Le Refugio Bella Vista est un grand chalet de montagne magnifiquement équipé et aménagé, qui se distingue par sa cuisine – mmmm… – et par la qualité de son hébergement : wellness, sauna-terrasse ensoleillé et jacuzzi avec vue sur les glaciers. 

Deux options s’offrent à nous pour la suite de la journée. Soit nous faisons le chemin inverse et redescendons dans la vallée en télécabine. Soit nous descendons à pied les 800 mètres de dénivelé. Le choix est vite fait. La journée est magnifique, le soleil brille de mille feux et nous ne sommes pas pressés. Va donc pour la descente à la force du mollet. Durant tout l’après-midi, nous admirons des paysages de carte postale. Nous nous arrêtons de temps en temps, pour jouir encore mieux de tel ou tel panorama, et pour nous rafraîchir les pieds dans d’espiègles torrents de montagne. À l’arrivée, nous apprécions à sa juste valeur la glace dégustée sur une petite terrasse de Maso Corto.

Merano en vtt

C’est en compagnie de Marco, le guide VTT de l’Ötzibike Academy, que nous allons parcourir aujourd’hui les trails qui surplombent la charmante ville de Merano. Nous suivons la rivière Etsch-Adige et descendons presque en roue libre jusqu’au télécabine Rio Lagundo. Les vélos sont prestement embarqués et, quelques minutes plus tard, nous sommes à pied d’œuvre à Aschbach, prêts à entamer l’ascension. Non pas – rassurez-vous – au guidon d’un VTT électrique, mais bien d’un ‘bio-bike’, comme dit Marco, qui sollicite pleinement la force musculaire et la capacité pulmonaire.

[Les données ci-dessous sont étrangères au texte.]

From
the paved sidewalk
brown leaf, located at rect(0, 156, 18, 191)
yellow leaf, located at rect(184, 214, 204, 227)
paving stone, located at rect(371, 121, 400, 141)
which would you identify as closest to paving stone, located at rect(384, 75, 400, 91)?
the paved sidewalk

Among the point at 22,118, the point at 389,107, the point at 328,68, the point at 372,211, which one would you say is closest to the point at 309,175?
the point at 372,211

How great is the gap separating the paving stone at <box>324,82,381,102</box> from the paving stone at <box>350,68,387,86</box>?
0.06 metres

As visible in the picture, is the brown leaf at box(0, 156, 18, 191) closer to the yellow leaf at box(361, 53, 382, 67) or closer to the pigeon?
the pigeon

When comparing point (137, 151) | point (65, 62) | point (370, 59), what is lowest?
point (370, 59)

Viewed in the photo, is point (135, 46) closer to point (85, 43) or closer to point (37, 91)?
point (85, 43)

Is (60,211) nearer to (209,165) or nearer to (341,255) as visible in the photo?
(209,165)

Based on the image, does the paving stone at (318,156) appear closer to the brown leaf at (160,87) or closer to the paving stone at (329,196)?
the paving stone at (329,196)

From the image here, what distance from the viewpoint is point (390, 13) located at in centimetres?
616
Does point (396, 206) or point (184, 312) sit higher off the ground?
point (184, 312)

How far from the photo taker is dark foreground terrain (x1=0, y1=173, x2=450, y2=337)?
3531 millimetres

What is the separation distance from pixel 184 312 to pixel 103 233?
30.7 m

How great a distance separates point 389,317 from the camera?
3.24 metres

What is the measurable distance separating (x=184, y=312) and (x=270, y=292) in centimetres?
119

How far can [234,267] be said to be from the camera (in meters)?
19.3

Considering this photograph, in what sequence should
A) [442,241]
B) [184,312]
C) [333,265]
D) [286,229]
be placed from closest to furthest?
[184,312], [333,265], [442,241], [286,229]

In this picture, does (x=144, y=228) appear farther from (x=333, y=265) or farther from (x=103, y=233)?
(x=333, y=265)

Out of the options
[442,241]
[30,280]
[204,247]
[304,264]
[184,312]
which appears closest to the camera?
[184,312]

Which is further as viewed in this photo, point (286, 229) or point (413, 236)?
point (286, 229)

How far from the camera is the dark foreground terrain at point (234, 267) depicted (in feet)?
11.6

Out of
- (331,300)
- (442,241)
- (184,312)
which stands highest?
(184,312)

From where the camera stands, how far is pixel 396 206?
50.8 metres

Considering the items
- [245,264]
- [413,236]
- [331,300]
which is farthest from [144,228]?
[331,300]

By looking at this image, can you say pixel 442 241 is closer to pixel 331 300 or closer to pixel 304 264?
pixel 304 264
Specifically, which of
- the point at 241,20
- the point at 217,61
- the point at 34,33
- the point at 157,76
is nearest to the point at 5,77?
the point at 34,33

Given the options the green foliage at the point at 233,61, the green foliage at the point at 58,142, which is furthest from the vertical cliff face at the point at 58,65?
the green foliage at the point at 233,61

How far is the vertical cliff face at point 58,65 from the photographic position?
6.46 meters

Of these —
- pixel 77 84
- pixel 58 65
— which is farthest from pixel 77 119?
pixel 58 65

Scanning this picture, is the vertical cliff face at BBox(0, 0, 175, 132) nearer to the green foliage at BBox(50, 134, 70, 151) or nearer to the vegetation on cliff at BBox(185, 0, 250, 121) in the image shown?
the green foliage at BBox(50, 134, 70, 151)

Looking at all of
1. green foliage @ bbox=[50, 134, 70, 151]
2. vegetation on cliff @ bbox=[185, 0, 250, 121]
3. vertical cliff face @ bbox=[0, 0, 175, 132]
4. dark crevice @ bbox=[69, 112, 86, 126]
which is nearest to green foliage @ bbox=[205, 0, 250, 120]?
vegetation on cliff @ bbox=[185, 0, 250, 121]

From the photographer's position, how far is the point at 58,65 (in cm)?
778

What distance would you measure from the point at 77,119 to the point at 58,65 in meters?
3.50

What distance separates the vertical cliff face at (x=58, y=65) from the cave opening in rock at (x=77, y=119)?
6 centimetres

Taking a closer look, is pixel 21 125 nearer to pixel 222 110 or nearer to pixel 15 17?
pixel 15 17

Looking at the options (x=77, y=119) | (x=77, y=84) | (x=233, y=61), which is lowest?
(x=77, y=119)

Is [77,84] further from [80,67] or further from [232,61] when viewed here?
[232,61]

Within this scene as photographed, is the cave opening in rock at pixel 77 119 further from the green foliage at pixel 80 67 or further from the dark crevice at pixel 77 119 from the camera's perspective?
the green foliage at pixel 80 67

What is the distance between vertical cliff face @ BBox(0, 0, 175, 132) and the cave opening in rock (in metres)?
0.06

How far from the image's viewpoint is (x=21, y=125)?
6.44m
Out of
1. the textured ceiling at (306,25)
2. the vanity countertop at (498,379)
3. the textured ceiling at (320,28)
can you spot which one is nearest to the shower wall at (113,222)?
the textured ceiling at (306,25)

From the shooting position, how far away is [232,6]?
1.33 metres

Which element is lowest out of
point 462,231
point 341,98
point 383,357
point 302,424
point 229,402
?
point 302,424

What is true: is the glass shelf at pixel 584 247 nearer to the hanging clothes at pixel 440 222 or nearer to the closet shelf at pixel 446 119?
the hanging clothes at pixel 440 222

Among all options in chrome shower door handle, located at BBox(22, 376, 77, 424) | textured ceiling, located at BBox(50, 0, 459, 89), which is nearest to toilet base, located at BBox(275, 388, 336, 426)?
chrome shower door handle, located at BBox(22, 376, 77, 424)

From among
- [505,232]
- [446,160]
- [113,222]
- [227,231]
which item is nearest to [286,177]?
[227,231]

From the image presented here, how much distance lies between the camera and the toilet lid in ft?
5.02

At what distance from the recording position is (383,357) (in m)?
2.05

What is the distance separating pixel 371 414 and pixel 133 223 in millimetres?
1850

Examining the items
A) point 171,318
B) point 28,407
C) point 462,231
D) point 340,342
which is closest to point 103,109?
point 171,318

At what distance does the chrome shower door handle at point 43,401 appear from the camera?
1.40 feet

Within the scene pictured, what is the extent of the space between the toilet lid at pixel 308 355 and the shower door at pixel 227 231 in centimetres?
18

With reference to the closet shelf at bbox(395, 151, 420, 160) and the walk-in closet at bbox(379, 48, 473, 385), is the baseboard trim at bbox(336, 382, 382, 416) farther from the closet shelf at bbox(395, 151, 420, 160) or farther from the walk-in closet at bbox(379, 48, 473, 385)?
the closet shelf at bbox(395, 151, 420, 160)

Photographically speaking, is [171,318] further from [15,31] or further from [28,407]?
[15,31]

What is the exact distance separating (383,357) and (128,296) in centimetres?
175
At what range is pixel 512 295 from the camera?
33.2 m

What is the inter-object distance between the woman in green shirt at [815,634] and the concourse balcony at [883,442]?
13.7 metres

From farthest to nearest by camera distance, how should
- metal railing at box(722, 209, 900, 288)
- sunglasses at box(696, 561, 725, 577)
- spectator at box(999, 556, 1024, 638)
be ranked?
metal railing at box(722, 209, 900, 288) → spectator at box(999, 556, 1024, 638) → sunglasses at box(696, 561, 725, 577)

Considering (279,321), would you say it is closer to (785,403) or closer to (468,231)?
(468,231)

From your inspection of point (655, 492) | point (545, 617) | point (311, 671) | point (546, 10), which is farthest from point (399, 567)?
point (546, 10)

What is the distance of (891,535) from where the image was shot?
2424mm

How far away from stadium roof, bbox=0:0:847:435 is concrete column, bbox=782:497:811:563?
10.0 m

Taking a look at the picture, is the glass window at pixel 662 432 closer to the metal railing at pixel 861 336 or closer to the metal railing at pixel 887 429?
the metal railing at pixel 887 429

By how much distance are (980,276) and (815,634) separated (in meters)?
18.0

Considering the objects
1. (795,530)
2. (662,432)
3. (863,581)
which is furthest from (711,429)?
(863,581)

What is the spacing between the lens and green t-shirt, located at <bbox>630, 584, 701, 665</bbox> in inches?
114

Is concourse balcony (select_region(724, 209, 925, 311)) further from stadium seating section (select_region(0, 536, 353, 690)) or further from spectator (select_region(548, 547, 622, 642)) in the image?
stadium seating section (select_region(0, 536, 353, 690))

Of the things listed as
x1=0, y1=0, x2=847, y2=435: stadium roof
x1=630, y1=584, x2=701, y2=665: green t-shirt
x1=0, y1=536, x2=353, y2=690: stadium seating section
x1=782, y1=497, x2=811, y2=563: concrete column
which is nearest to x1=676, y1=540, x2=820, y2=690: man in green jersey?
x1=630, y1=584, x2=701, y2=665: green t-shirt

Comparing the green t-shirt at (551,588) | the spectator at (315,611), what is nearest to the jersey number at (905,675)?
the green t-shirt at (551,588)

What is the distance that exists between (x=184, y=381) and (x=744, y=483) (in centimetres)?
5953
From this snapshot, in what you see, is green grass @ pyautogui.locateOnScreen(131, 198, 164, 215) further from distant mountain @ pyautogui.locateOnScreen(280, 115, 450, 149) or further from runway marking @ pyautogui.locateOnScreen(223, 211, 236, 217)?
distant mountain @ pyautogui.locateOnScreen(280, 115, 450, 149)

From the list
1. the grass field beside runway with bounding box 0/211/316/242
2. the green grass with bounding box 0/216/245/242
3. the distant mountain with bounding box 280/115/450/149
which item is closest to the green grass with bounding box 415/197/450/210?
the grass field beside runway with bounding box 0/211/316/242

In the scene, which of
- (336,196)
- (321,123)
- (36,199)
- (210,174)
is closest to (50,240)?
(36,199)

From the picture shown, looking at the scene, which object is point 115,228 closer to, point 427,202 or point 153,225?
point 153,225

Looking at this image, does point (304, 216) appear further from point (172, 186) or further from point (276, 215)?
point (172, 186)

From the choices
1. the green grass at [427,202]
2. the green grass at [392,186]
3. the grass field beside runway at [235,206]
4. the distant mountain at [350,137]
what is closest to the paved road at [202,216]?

La première partie de l’ascension s’effectue sur un chemin en gravier. Rien de spécial à signaler. Nous pédalons joyeusement en profitant des magnifiques paysages. Après le Naturnser Alm, les choses deviennent plus sérieuses. L’escalade vers le plateau de Nörderberg est terriblement abrupte. Arrivés au sommet, nous admirons la vue sur Vinschgau, Schnalstal, le Texelgruppe et les Dolomites. Depuis leur pâture, les vachent regardent passer les vététistes.

La descende depuis le plateau jusqu’à l’église de Vigiljoch est du pur enduro : nous nous frayons un chemin entre d’énormes roches et des racines saillantes, en négociant au mieux les drops qui se présentent. Après Vigiljoch, nous approchons du point culminant de la journée. À Bärenbadalm, nous reprenons des forces dans le restaurant du même nom. Enfin, la Steinbruchtrail qui nous ramène au Rio Lagundo s’apparente à un long kick d’adrénaline. Nous traçons à travers une forêt de sombres sapins, en négociant des passages parfois très pentus. Les mountainbikers chevronnés s’en donnent ici à cœur joie : switchbacks, drops, passages dans des rochers, tapis de racines… Un bref moment d’inattention me vaut quelques égratignures, et surtout un grand coup à l’ego. Le reste de la journée se passe calmement, en jouant les touristes dans l’espace de randonnée Meran 2000. Sur la hauteur qui surplombe la ville thermale de Merano, nous sollicitons une dernière fois notre muscle cardiaque sur le toboggan Alpin Bob, avant de décompresser sur une terrasse ensoleillée, où nous faisons la connaissance des Halfinger, les petits chevaux à crinière blonde typiques de la région. 

Reinhold Messner, le plus grand alpiniste du Sud-Tyrol, l’a toujours dit : ‘les Dolomites sont les plus belles montagnes du monde’. À l’issue de notre séjour, nous ne pouvons que lui donner raison. Sac à dos ficelé, chaussures de rando lacées, harnais serré et VTT piloté à toute allure… nous avons goûté à 100% à toutes les activités, à la succulente cuisine locale et aux majestueux paysages. Val Senales/Schnalstal est un destination de rêve pour l’outdoor. Un bijou serti dans un environnement classé au patrimoine mondial de l’UNESCO, qui mérite mille fois le détour.